> **Quoted passage**:
◇ ◇ ◇
National Historic Site of Canada
- Official name: Battle of Cook's Mills National Historic Site of Canada
- Designated: 1921

= Battle of Cook's Mills =

1814 battle of the War of 1812

The Battle of Cook's Mills was the last engagement between U.S. and British armies in the Niagara, and the penultimate engagement (followed by the Battle of Malcolm's Mills) on Canadian soil during the War of 1812. After a battle lasting less than an hour, American forces out-maneuvered the British column, and later destroyed all grain found in the mill.

==Background==
General Gordon Drummond had lifted the Siege of Fort Erie on 21 September 1814, and withdrew to a strong defensive position at Fort Chippawa on the north bank of Chippawa Creek. An American division under Major General George Izard had marched overland from Plattsburgh, New York to reinforce the Americans at Fort Erie (commanded by Major General Jacob Brown). Being the senior Major General, Izard took command of the combined force. The more aggressive Brown wished to attack Drummond immediately, with the combined force numbering 6,300. Izard chose not to risk the casualties of attacking a strong defensive position. Angered at Izard's lack of action, Brown left with his division (half the army's strength) and marched to Sacketts Harbor, New York, where a British attack was feared.
◇ ◇ ◇
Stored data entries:

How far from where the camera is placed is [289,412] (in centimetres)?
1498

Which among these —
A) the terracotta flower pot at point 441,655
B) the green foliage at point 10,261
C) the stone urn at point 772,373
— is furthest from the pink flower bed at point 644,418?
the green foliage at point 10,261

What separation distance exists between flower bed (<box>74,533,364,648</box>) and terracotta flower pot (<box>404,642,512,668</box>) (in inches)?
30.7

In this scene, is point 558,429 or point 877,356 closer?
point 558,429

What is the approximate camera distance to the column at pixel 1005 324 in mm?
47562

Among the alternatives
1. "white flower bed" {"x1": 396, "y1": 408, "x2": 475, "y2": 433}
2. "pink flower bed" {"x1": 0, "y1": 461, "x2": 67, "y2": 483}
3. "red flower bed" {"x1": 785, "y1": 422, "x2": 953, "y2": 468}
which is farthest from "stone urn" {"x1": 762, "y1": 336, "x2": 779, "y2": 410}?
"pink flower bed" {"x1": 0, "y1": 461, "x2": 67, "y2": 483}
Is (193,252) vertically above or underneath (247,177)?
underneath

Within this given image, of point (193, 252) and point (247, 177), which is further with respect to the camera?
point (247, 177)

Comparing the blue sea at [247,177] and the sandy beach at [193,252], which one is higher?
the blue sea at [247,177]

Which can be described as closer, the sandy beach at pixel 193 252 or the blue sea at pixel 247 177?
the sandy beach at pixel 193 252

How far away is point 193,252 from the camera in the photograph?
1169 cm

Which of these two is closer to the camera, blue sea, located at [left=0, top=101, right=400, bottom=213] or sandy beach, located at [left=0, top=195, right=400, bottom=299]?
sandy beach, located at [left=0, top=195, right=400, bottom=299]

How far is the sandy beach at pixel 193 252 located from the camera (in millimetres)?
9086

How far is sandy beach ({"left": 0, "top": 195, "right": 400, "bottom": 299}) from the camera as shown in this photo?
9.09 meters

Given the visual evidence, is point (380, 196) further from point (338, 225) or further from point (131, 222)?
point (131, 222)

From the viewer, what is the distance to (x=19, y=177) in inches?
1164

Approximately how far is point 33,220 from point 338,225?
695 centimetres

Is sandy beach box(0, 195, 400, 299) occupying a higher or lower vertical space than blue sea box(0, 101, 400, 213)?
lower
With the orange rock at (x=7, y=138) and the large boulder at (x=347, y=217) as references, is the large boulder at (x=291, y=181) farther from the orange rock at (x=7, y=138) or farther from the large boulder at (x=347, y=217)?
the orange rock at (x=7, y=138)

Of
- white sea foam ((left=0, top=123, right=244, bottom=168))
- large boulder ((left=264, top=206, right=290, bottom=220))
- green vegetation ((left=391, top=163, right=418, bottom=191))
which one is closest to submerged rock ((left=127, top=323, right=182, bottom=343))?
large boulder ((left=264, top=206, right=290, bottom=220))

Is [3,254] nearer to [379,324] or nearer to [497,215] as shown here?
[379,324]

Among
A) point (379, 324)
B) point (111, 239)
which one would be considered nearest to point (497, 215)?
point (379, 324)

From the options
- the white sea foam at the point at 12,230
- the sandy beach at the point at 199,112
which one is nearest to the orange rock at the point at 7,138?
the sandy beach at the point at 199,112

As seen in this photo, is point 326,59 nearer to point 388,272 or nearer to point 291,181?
◇ ◇ ◇
> **Explore the material**:
• A. According to the Cook's Mills text, where did General Gordon Drummond withdraw after lifting the Siege of Fort Erie?
• B. Reproduce the stretch of the Cook's Mills text from "1814 battle of" through "in the mill.".

> **List of solutions**:
• A. He withdrew to a strong defensive position at Fort Chippawa on the north bank of Chippawa Creek.

• B.
1814 battle of the War of 1812

The Battle of Cook's Mills was the last engagement between U.S. and British armies in the Niagara, and the penultimate engagement (followed by the Battle of Malcolm's Mills) on Canadian soil during the War of 1812. After a battle lasting less than an hour, American forces out-maneuvered the British column, and later destroyed all grain found in the mill.